Quiet killer: youth suicide

Of all child fatalities in Arizona during 2004, 60 percent of children under 18 die before they are 1 year old. Twenty percent die in motor vehicle collisions, 4 percent of deaths are the result of homicide and 3 percent are suicides.

Of children who kill themselves, most die by gunfire or hanging.

Rebecca Ruffner, who coordinates the Yavapai County Child Fatality Review committee each year, admits that the numbers of successful child suicides is very small in Yavapai County.

"What is troubling is that, of those numbers, all but one of the Yavapai County child suicides have occurred in the Verde Valley," she said.

By comparison, the Verde Valley is only one-third the population on the west side of Mingus.

The Center for Disease Control reports that suicide is the third leading cause of death among young people ages 15 to 24 across the nation. But, in Arizona, suicide is the second leading cause of death. Eighteen percent of students report having thought seriously about killing themselves. Eight percent have attempted suicide at least once.

The overall rate of suicide among youth has declined slowly since 1992. However, rates remain unacceptably high. Adolescents and young adults often experience stress, confusion, and depression from situations occurring in their families, schools, and communities. Such feelings can overwhelm young people and lead them to consider suicide as a "solution."

Few schools and communities have suicide prevention plans that include screening, referral, and crisis intervention programs for youth. Arizona now has a grant funded program Teen Screen to assess students' mental health to determine if there are important signals to investigate. The program only operates in two counties with the highest suicide numbers.

Steve Estes, who administers the Mingus Center in Cottonwood, explains that "child suicides are different from those by adults. Children and adolescents are still developing their central nervous system. Their understanding of mortality is very different.

"With kids, the act is a great deal more impulsive. They act with less thought and that makes suicidal tendencies more dangerous."

Children's understanding of the finality of an act is almost irrational. For juveniles, "so much is about how it will affect other people," he said. "They are doing more than just killing themselves."

The science is very subtle. Any time anyone hears anything disturbing, it should be handled by a professional. For example, "if someone is heard talking about how useless life is, that is a red flag," Estes said. "Parents or law enforcement should be called."

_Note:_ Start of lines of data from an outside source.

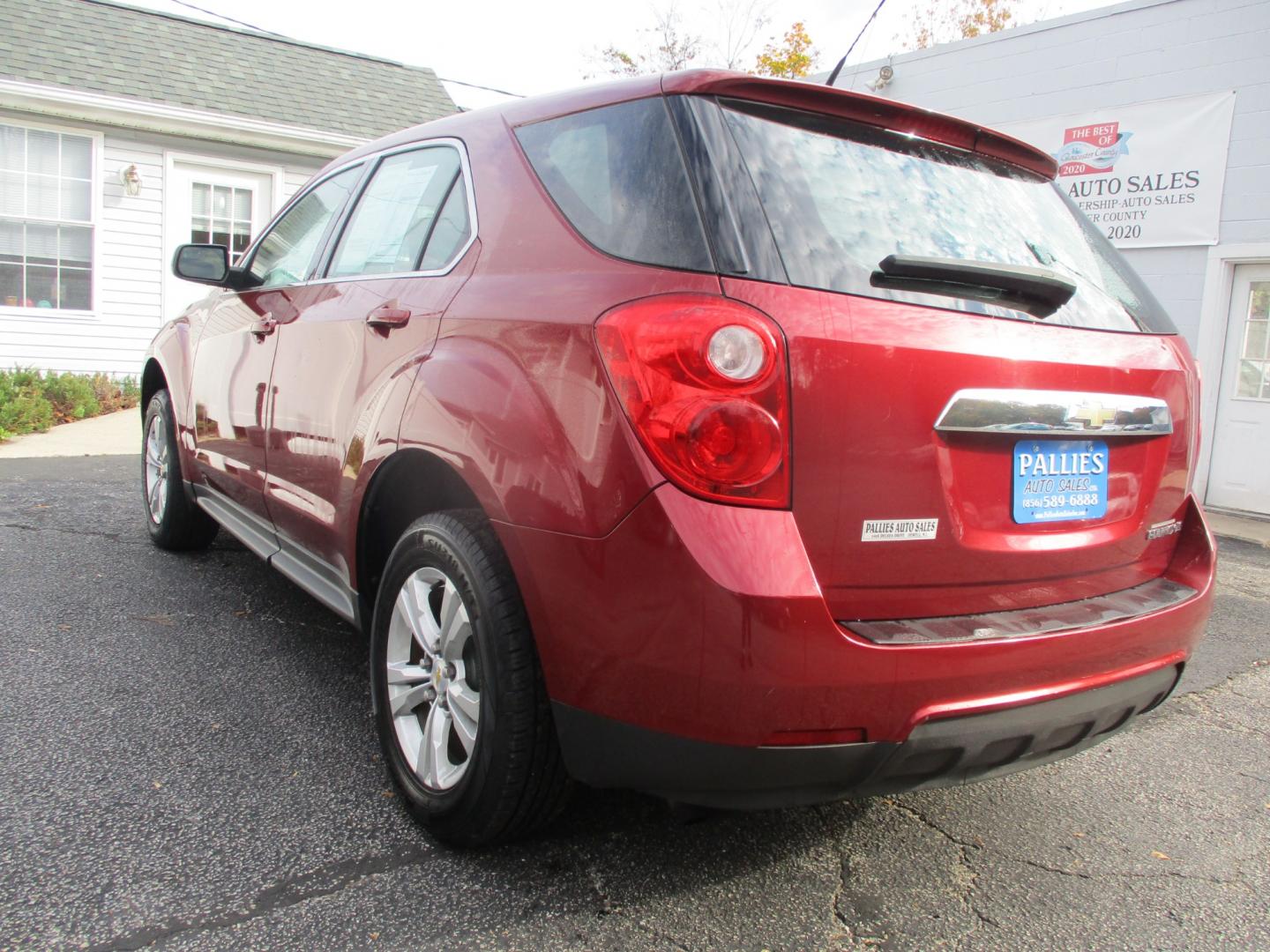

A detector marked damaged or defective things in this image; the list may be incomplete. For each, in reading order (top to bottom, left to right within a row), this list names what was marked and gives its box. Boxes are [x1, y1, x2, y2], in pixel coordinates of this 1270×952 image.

pavement crack [88, 852, 431, 949]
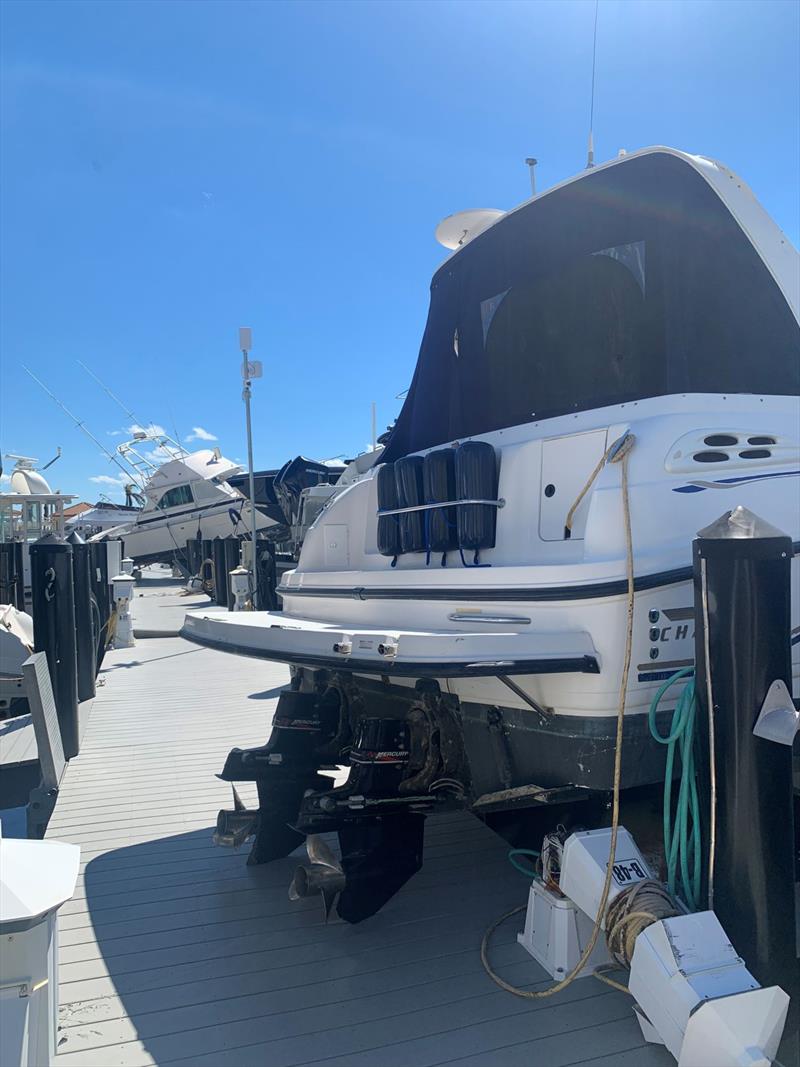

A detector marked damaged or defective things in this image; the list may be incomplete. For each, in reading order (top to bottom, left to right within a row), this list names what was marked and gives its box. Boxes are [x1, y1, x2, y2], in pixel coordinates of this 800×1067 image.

damaged boat [181, 146, 800, 921]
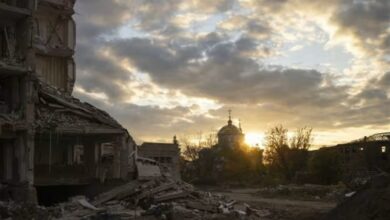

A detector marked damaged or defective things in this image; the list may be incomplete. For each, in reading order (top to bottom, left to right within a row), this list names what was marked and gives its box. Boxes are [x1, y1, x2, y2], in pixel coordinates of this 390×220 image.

damaged apartment building [0, 0, 136, 203]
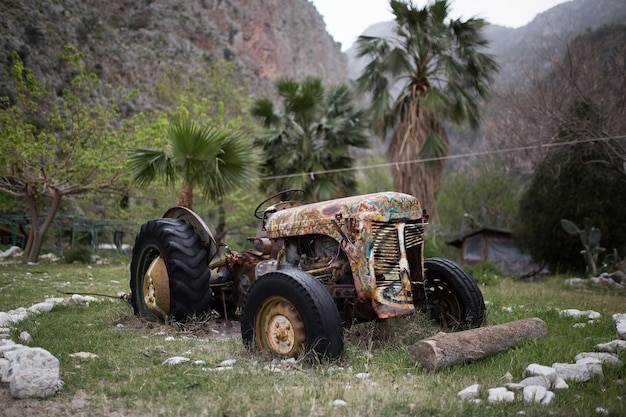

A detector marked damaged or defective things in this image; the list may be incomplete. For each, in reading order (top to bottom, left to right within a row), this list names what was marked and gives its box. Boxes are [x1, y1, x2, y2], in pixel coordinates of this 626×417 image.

abandoned rusty tractor [130, 190, 482, 360]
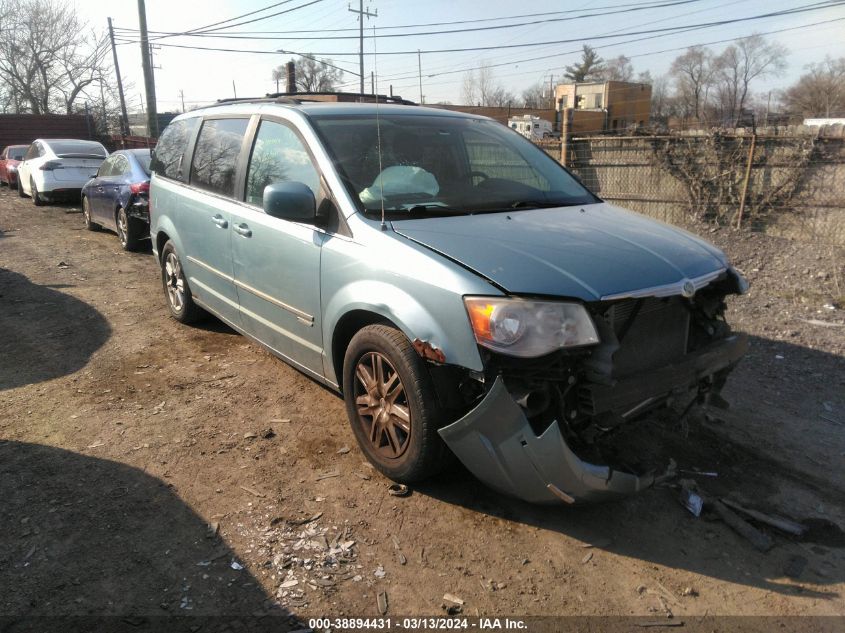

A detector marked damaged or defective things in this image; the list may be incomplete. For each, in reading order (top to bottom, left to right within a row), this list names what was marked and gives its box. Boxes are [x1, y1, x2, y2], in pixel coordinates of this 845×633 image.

damaged minivan [148, 97, 748, 504]
cracked headlight [462, 296, 600, 356]
crushed front bumper [438, 334, 748, 502]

Teens are very suggestible and will mimic others acts. Estes recalls that "in recent years in Flagstaff, teens stood in front of speeding trains in town to commit suicide."

Often parents or teachers will see the signs first ... if a child does not demonstrate the same pattern. If there is a case of "profound hopelessness ... today is not better than yesterday or two days before."

There is a large disparity between females and males. Girls are more like to "attempt," but males are more likely to complete suicide. Males are more likely to use guns. Females often use suicide as a gesture.

All but three of the completed suicides in the states involved males.

Ruffner believes that small numbers of suicides in the Verde Valley are huge numbers compared with population. "Strong but fleeting feelings of self-destruction can change with a phone call. Thousands of children in similar circumstances don't commit suicide."